→ INSTRUCTIONS FOR THE TASK
Your task is to repeat the records exactly from the line containing "How much distance" onward, through the final line.

** begin EXTRACTED MATERIAL **

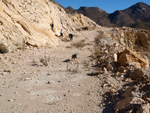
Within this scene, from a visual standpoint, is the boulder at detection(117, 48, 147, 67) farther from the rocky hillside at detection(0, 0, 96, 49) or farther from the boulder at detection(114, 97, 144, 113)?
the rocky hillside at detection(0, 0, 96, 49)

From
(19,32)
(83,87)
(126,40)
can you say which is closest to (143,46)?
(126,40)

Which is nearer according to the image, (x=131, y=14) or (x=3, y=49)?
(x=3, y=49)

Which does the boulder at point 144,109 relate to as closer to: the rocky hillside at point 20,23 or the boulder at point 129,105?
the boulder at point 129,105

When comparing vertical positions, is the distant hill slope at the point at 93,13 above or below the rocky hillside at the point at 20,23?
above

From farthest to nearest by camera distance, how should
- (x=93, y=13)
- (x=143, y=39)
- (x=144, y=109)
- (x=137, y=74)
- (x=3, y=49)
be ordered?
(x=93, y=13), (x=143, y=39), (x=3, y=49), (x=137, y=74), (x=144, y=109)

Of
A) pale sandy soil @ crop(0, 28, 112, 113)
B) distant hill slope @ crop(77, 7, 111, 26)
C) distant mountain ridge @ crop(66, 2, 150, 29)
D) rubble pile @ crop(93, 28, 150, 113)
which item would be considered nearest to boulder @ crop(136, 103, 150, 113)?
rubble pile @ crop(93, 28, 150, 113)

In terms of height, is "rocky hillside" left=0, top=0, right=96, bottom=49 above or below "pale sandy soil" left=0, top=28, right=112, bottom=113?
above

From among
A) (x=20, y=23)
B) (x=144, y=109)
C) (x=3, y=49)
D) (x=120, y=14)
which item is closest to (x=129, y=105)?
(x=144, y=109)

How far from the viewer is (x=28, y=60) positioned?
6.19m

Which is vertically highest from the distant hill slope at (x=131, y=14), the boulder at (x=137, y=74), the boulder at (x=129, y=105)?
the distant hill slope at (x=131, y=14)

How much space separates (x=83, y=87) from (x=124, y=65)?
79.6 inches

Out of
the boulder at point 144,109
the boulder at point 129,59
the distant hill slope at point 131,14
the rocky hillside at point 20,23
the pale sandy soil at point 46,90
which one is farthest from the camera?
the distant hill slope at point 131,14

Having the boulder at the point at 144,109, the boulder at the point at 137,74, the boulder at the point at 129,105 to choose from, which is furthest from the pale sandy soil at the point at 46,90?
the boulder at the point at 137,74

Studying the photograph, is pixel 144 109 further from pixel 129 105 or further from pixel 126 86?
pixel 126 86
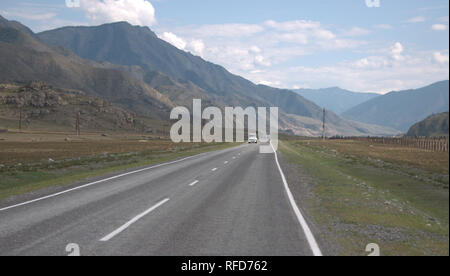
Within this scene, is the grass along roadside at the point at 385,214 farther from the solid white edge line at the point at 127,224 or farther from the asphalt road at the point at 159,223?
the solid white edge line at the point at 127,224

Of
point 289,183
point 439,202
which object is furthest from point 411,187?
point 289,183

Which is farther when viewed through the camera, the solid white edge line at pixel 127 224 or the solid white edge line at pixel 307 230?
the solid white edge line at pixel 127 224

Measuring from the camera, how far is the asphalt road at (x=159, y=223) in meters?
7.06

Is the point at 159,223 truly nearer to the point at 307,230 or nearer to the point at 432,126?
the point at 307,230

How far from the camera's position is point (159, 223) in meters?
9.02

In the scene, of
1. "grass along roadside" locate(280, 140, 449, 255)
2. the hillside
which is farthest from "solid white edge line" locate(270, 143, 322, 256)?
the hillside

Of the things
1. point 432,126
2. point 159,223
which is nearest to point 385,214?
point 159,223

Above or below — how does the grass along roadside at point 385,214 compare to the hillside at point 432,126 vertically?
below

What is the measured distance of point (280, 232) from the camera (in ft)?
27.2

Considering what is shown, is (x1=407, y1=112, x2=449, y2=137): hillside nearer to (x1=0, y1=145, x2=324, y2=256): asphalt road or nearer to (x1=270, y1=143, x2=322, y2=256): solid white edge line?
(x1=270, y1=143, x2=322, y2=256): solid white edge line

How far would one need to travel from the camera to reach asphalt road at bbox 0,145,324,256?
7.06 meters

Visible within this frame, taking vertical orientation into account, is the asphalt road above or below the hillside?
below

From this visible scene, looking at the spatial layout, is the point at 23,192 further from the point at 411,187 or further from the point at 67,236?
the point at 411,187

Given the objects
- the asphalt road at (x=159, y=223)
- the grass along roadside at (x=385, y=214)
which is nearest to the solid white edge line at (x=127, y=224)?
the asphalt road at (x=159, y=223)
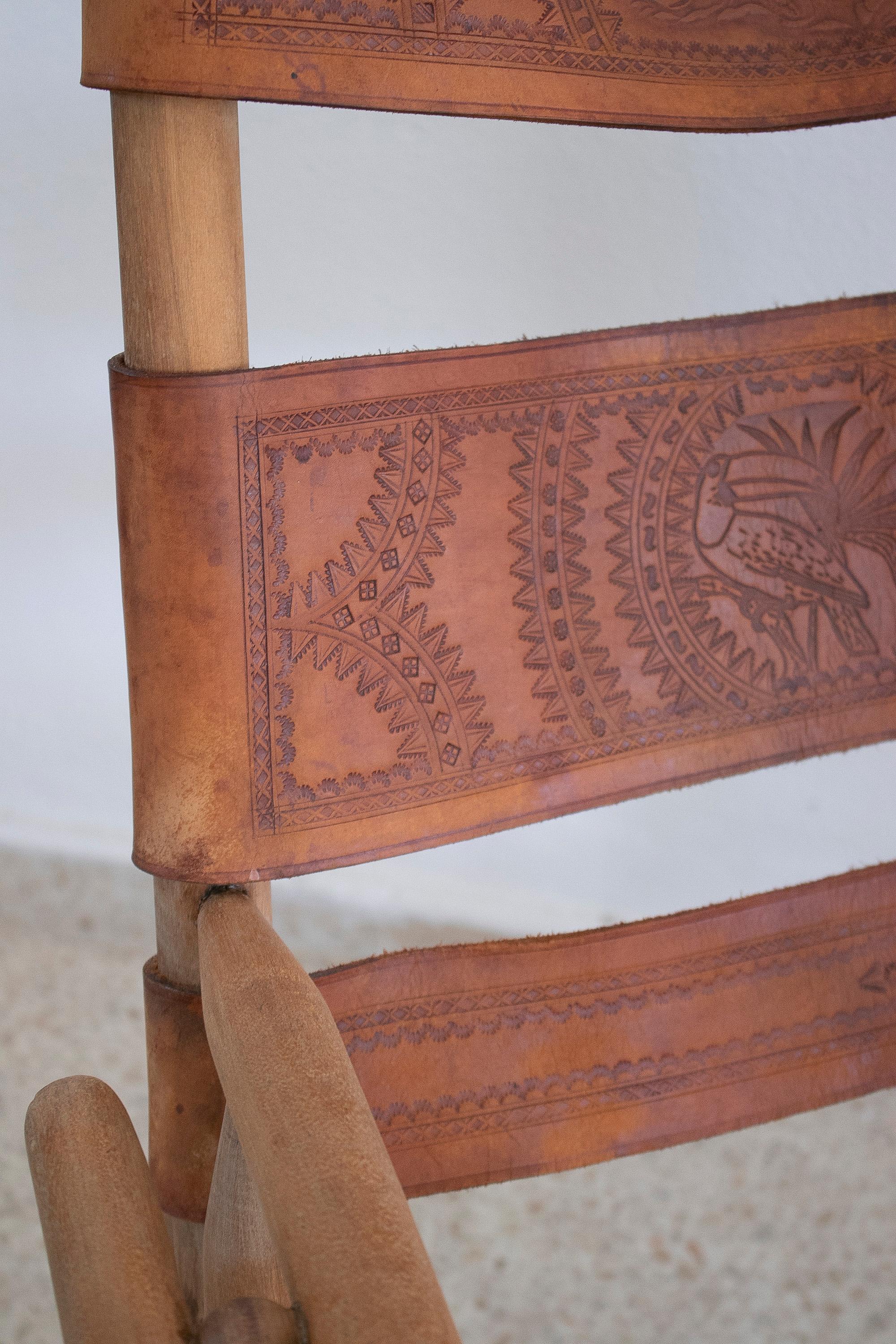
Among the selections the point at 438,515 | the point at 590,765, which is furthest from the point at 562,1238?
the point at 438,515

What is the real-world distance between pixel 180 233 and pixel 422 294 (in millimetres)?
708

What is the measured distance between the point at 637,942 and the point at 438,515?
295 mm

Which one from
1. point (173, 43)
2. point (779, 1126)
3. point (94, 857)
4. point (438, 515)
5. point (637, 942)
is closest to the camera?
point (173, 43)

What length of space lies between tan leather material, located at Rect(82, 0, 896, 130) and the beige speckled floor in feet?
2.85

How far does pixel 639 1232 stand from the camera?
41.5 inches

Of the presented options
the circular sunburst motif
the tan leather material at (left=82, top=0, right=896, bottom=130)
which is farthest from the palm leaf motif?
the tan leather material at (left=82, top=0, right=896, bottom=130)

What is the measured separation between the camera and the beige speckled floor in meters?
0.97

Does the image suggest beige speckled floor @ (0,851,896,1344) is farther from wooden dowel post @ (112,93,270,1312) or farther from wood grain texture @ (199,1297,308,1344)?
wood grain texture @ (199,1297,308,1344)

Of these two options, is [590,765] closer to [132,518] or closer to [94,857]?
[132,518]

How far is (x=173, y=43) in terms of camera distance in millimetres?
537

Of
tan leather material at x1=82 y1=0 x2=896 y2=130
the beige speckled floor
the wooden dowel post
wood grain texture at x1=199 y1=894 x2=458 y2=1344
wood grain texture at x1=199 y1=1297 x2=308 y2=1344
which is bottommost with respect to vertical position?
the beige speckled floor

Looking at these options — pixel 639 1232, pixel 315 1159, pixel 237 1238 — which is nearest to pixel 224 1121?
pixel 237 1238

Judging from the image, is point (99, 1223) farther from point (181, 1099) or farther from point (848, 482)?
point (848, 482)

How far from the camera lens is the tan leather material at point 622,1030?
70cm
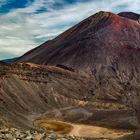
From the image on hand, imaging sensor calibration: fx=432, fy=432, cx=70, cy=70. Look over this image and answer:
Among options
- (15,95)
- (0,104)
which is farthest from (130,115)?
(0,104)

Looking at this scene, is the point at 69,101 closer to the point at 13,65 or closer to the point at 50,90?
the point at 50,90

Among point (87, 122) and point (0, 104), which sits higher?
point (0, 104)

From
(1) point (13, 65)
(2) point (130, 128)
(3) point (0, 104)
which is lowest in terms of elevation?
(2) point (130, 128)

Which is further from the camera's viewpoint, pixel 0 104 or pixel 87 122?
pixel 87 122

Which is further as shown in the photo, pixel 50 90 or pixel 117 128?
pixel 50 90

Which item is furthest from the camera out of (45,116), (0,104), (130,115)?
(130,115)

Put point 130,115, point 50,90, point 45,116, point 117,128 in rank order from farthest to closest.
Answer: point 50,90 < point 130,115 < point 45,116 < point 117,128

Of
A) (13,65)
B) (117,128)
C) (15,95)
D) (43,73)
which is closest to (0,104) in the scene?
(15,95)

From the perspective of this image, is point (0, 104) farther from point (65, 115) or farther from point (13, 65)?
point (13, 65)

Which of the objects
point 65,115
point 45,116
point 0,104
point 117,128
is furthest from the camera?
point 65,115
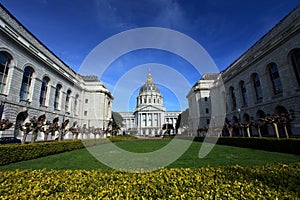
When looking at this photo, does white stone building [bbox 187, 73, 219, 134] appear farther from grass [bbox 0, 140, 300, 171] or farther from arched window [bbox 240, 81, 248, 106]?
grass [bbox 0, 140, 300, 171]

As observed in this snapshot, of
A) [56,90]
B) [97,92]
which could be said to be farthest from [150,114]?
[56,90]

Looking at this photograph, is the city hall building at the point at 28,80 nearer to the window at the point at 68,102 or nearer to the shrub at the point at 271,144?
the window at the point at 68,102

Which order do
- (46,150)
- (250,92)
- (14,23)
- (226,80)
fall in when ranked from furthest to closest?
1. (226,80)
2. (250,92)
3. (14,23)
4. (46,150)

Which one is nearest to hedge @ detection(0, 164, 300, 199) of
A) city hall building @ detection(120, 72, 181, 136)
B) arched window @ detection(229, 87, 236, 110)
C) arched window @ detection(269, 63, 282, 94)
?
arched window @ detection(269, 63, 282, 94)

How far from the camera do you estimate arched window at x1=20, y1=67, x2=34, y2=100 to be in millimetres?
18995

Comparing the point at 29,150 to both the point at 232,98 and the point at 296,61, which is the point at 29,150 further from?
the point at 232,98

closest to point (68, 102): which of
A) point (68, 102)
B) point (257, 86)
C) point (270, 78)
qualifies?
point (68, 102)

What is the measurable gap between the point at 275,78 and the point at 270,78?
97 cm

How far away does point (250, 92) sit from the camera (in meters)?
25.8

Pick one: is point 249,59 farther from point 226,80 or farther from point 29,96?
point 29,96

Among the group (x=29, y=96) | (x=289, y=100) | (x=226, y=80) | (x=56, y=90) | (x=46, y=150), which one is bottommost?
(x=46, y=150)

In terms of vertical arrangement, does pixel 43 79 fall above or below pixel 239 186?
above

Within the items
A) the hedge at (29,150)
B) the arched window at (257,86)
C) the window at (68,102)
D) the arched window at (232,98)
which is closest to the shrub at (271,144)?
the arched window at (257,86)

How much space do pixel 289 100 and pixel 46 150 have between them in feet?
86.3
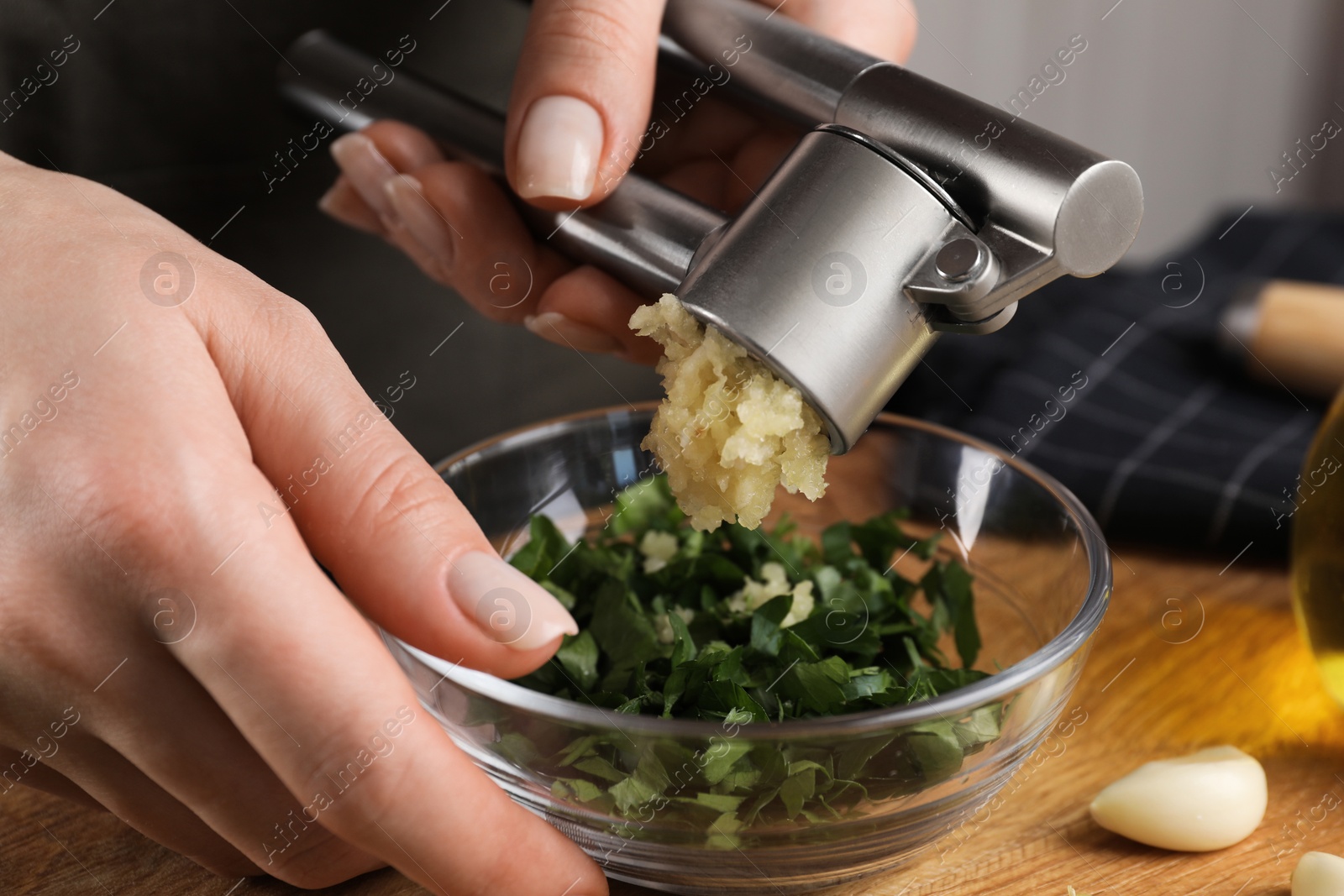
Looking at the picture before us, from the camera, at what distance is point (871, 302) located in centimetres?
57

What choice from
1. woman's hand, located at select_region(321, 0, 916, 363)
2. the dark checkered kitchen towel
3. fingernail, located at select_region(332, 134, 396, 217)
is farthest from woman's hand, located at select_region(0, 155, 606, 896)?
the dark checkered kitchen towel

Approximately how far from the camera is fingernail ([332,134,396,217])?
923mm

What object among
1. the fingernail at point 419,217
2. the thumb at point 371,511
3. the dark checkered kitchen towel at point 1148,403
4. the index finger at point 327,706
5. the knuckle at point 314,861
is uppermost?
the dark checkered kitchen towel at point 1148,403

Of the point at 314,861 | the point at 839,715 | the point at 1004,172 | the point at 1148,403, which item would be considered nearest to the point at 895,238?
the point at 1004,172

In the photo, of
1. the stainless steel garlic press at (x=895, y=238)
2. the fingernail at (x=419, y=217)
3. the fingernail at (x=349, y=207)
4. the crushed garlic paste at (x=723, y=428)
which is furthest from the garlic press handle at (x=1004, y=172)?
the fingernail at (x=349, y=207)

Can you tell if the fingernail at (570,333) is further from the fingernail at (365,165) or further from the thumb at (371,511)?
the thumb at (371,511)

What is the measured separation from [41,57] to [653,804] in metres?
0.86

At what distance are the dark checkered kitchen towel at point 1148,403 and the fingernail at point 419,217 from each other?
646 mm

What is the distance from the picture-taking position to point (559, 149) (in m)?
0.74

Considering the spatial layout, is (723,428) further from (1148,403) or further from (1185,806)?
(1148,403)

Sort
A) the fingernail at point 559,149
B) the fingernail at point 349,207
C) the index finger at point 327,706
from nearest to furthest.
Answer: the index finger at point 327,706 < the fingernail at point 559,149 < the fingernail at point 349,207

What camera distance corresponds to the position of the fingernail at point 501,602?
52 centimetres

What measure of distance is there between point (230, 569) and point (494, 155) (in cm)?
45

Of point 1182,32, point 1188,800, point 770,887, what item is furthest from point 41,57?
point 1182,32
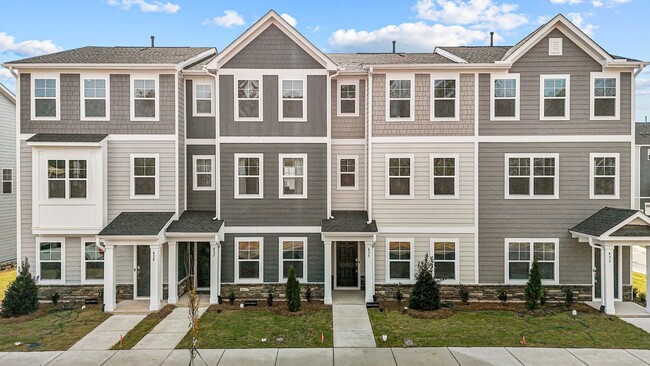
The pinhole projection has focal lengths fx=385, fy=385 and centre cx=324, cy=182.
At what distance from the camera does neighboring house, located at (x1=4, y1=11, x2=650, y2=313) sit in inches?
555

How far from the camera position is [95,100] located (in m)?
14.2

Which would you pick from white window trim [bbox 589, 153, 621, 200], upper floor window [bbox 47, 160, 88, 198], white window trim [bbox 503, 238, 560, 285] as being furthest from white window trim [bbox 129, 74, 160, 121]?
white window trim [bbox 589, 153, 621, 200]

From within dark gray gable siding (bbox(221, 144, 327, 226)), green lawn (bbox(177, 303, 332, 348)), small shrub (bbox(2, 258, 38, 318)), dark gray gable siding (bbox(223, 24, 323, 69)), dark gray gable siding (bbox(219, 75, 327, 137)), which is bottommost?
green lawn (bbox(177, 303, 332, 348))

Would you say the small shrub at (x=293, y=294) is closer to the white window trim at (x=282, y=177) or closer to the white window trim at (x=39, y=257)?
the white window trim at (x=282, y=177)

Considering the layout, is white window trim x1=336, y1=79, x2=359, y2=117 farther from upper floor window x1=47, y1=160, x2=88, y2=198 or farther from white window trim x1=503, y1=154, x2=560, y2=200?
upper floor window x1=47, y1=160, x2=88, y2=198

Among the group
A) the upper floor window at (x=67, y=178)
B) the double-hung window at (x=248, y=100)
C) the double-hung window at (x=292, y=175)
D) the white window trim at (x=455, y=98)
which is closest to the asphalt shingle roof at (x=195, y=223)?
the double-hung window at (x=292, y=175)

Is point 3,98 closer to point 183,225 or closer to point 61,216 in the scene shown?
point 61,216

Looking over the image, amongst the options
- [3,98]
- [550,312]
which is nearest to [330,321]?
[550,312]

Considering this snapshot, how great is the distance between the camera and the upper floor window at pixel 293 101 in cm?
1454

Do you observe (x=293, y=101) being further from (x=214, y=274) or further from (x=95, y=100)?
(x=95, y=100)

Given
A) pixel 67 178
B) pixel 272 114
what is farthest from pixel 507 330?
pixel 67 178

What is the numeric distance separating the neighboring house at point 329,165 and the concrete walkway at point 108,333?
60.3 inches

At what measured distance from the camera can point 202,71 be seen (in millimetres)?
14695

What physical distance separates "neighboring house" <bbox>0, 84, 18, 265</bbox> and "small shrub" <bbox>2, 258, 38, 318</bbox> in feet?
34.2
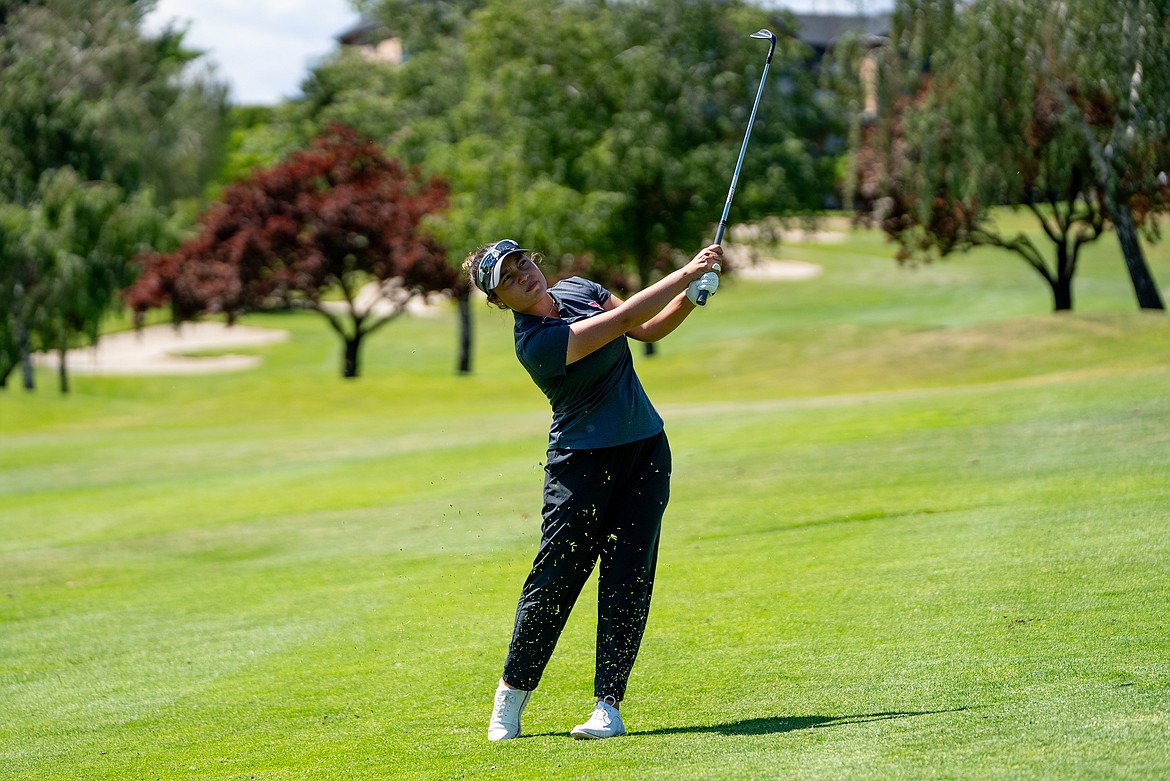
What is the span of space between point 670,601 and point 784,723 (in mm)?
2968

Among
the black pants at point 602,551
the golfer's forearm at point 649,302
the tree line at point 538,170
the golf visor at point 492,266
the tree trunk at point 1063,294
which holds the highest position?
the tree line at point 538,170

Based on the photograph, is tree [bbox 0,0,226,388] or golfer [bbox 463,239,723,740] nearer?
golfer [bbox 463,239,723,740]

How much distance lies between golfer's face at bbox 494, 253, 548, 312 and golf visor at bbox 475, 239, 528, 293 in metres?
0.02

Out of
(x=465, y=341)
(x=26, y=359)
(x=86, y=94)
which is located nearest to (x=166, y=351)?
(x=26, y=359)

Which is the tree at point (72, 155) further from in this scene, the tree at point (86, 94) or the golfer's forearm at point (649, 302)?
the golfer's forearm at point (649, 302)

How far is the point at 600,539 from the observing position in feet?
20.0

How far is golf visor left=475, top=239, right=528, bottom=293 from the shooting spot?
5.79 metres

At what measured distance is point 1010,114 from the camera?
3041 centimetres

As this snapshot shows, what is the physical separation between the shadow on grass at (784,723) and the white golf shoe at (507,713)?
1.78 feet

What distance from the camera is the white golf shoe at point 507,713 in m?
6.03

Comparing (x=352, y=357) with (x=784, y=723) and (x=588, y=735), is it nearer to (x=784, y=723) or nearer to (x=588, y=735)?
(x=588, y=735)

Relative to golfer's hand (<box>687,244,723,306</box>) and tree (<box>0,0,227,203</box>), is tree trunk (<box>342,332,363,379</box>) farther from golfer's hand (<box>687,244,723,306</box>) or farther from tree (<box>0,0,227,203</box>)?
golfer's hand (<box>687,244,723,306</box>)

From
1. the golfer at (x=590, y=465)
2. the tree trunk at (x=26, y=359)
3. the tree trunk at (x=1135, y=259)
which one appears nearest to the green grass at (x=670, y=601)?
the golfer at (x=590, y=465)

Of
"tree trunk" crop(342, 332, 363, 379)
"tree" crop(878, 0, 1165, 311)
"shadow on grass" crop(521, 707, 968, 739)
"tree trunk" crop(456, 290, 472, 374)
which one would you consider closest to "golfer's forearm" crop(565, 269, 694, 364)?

** end EXTRACTED MATERIAL **

→ WRITTEN SOLUTION
How much distance lies between golfer's face at bbox 494, 253, 548, 312 and golf visor at bbox 475, 239, 528, 293 in metres?
0.02

Out of
(x=465, y=341)
(x=26, y=359)
(x=86, y=94)
which is located nearest to (x=166, y=351)?
(x=26, y=359)

Which is the tree at point (72, 155) further from in this scene, the tree at point (86, 94) or the golfer's forearm at point (649, 302)?
the golfer's forearm at point (649, 302)

How far is the point at 600,539 from the observing position in feet?
20.0

How far is golf visor left=475, top=239, right=528, bottom=293 from the shooting spot?
5.79 metres

At what measured distance is point 1010,114 from the camera?
3041 centimetres

As this snapshot shows, what is the physical separation between the shadow on grass at (784,723) and the white golf shoe at (507,713)?
1.78 feet

What distance from the camera is the white golf shoe at point 507,713 in m?
6.03

Comparing (x=352, y=357) with (x=784, y=723) and (x=588, y=735), is it nearer to (x=784, y=723) or nearer to (x=588, y=735)?
(x=588, y=735)

Relative to golfer's hand (<box>687,244,723,306</box>) and tree (<box>0,0,227,203</box>), is tree trunk (<box>342,332,363,379</box>) farther from golfer's hand (<box>687,244,723,306</box>) or farther from tree (<box>0,0,227,203</box>)?
golfer's hand (<box>687,244,723,306</box>)

From
1. the golfer at (x=590, y=465)
2. the tree trunk at (x=26, y=359)
3. the tree trunk at (x=1135, y=259)
which one appears nearest to the green grass at (x=670, y=601)?
the golfer at (x=590, y=465)

Of
"tree trunk" crop(342, 332, 363, 379)
"tree" crop(878, 0, 1165, 311)
"shadow on grass" crop(521, 707, 968, 739)
"tree trunk" crop(456, 290, 472, 374)
which one would you consider closest to "golfer's forearm" crop(565, 269, 694, 364)?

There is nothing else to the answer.